■ What you need to do ■
From the first record to the last, write out each one exactly.

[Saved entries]
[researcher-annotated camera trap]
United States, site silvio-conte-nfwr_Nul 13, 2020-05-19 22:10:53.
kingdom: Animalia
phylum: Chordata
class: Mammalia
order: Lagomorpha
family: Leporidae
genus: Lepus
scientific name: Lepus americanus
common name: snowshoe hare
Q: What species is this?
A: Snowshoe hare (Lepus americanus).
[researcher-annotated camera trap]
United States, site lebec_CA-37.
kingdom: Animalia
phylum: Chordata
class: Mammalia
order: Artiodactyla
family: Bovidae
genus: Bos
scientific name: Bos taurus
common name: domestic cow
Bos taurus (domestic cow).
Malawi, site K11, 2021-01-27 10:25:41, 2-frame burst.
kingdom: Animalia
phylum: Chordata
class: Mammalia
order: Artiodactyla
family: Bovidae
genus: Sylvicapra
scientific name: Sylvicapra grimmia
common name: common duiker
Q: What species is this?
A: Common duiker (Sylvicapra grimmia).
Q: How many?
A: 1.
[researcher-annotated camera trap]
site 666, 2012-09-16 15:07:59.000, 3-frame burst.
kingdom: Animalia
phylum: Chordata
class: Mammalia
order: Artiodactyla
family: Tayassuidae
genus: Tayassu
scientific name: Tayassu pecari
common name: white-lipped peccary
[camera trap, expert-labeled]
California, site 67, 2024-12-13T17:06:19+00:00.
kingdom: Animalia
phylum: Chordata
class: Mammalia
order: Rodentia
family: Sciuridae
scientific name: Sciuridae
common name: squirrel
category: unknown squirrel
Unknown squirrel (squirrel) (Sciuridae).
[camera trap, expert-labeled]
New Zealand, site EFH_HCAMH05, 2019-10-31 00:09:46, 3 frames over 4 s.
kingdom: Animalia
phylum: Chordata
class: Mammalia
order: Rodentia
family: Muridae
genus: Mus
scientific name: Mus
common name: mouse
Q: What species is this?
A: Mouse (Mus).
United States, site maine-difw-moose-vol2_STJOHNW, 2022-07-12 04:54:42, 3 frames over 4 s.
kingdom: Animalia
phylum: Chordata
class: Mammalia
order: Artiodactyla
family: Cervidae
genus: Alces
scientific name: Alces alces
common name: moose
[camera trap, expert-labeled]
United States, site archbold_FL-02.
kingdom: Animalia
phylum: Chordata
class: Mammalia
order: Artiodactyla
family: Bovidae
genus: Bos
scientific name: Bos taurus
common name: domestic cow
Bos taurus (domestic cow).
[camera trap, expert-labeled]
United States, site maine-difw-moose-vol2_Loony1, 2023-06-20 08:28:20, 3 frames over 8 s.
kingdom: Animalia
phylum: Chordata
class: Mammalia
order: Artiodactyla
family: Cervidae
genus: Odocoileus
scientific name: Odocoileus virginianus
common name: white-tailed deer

■ Solution to this exercise ■
[researcher-annotated camera trap]
United States, site silvio-conte-nfwr_Nul 13, 2020-05-19 22:10:53.
kingdom: Animalia
phylum: Chordata
class: Mammalia
order: Lagomorpha
family: Leporidae
genus: Lepus
scientific name: Lepus americanus
common name: snowshoe hare
Q: What species is this?
A: Snowshoe hare (Lepus americanus).
[researcher-annotated camera trap]
United States, site lebec_CA-37.
kingdom: Animalia
phylum: Chordata
class: Mammalia
order: Artiodactyla
family: Bovidae
genus: Bos
scientific name: Bos taurus
common name: domestic cow
Bos taurus (domestic cow).
Malawi, site K11, 2021-01-27 10:25:41, 2-frame burst.
kingdom: Animalia
phylum: Chordata
class: Mammalia
order: Artiodactyla
family: Bovidae
genus: Sylvicapra
scientific name: Sylvicapra grimmia
common name: common duiker
Q: What species is this?
A: Common duiker (Sylvicapra grimmia).
Q: How many?
A: 1.
[researcher-annotated camera trap]
site 666, 2012-09-16 15:07:59.000, 3-frame burst.
kingdom: Animalia
phylum: Chordata
class: Mammalia
order: Artiodactyla
family: Tayassuidae
genus: Tayassu
scientific name: Tayassu pecari
common name: white-lipped peccary
[camera trap, expert-labeled]
California, site 67, 2024-12-13T17:06:19+00:00.
kingdom: Animalia
phylum: Chordata
class: Mammalia
order: Rodentia
family: Sciuridae
scientific name: Sciuridae
common name: squirrel
category: unknown squirrel
Unknown squirrel (squirrel) (Sciuridae).
[camera trap, expert-labeled]
New Zealand, site EFH_HCAMH05, 2019-10-31 00:09:46, 3 frames over 4 s.
kingdom: Animalia
phylum: Chordata
class: Mammalia
order: Rodentia
family: Muridae
genus: Mus
scientific name: Mus
common name: mouse
Q: What species is this?
A: Mouse (Mus).
United States, site maine-difw-moose-vol2_STJOHNW, 2022-07-12 04:54:42, 3 frames over 4 s.
kingdom: Animalia
phylum: Chordata
class: Mammalia
order: Artiodactyla
family: Cervidae
genus: Alces
scientific name: Alces alces
common name: moose
[camera trap, expert-labeled]
United States, site archbold_FL-02.
kingdom: Animalia
phylum: Chordata
class: Mammalia
order: Artiodactyla
family: Bovidae
genus: Bos
scientific name: Bos taurus
common name: domestic cow
Bos taurus (domestic cow).
[camera trap, expert-labeled]
United States, site maine-difw-moose-vol2_Loony1, 2023-06-20 08:28:20, 3 frames over 8 s.
kingdom: Animalia
phylum: Chordata
class: Mammalia
order: Artiodactyla
family: Cervidae
genus: Odocoileus
scientific name: Odocoileus virginianus
common name: white-tailed deer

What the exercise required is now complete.